According to Hinrichs, in Mora County, N.M., the courts recently struck down a Community Bill of Rights.
However, the judge in that case found the locality could theoretically regulate elements of the hydrocarbon industry, as long as the regulations did not contradict the state constitution. For example, passing county ordinances on traffic or noise, filing nuisance claims from sound, dust and chemical run off and the potential negative impact on neighboring landowners.
Geddry countered that around 200 rights-based ordinances had been passed across the country over the past decade and more were being considered.
She said the debate over the ordinance comes down to whether communities had the right to defend themselves from corporate harm and was critical of the recently proposed HB2480 for the 2017 State Legislative Session sponsored by Rep. Cliff Bentz (R-Ontario).
If passed, the bill “preempts city, county or other local government from enacting charter provision, ordinance, resolution or other provision regulating expansion of infrastructure for [the] primary purpose of transporting or storing fossil fuels.”
It’s a potential outcome that Geddry said she believes is another step in the wrong direction.
“What happens ultimately if you leave the system the way it is, is that the board of directors of whatever corporation is making decisions for our community rather than the communities making the decisions themselves,” she explained. “And we feel since we have to live with the consequences of those decisions we ought to be able to make our own decisions in a democratic way rather than with this top down level.”
Coos County Commissioner Bob Main said the measure would be difficult to defend in court.
"It just doesn’t appear like it would pass a legal test in many ways," he said in a phone interview on Thursday. "There seems to more than one question in the ordinance — which I am not sure if that's even allowed — it could violate the interstate commerce clause and seems to aim to change both Oregon and the United States constitution."
Main also criticized the definitions in the ordinance, such as "non-sustainable energy systems" that he said are too broad.
"'Non-sustainable energy systems,'" he said. "What does that mean?
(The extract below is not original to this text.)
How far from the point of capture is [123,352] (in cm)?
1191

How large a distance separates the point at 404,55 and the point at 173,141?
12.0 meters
Like it’s wide open; I mean the sun is going to extinguish someday."
Issues with wording and their legal implications have plagued similar initiatives in the past.
Just last year, then Secretary of State Jeanne Atkins ruled a petition Geddry had submitted did not comply with the procedural constitutional requirements.
In a letter detailing the ruling, the office said the petition — titled "Right of Local Community Self-Government" — would eliminate already existing rights in the Oregon Constitution.
"The proposed measure introduces two kinds of local laws," the office's Chief Consul, Steven A. Wolf wrote. "Those 'establishing the fundamental rights of natural persons' and those that 'establish define, alter or eliminate competing rights, powers, privileges, immunities, or duties of corporations and other business entities.' We conclude that the multiple changes contained in this proposed measure cannot be presented by way of a single proposed initiative measure."
Geddry understands this and says the new measure aims to only add rights on top of existing ones.
"You can always add rights but you can’t take rights away," she said. "So you can’t add a right that infringes on existing rights."
Regardless, Main was resolute in how he would react were the measure to pass.
"The county doesn’t have a lot of extra cash flowing around," he said. "So let's say this thing passed. It may put the county in the position to defend it, which for me, and I can’t speak for the other two commissioners, but I would go 'O.K. the plaintiff wins.' I mean I can’t defend this thing and I don’t want to spend a lot of money on it."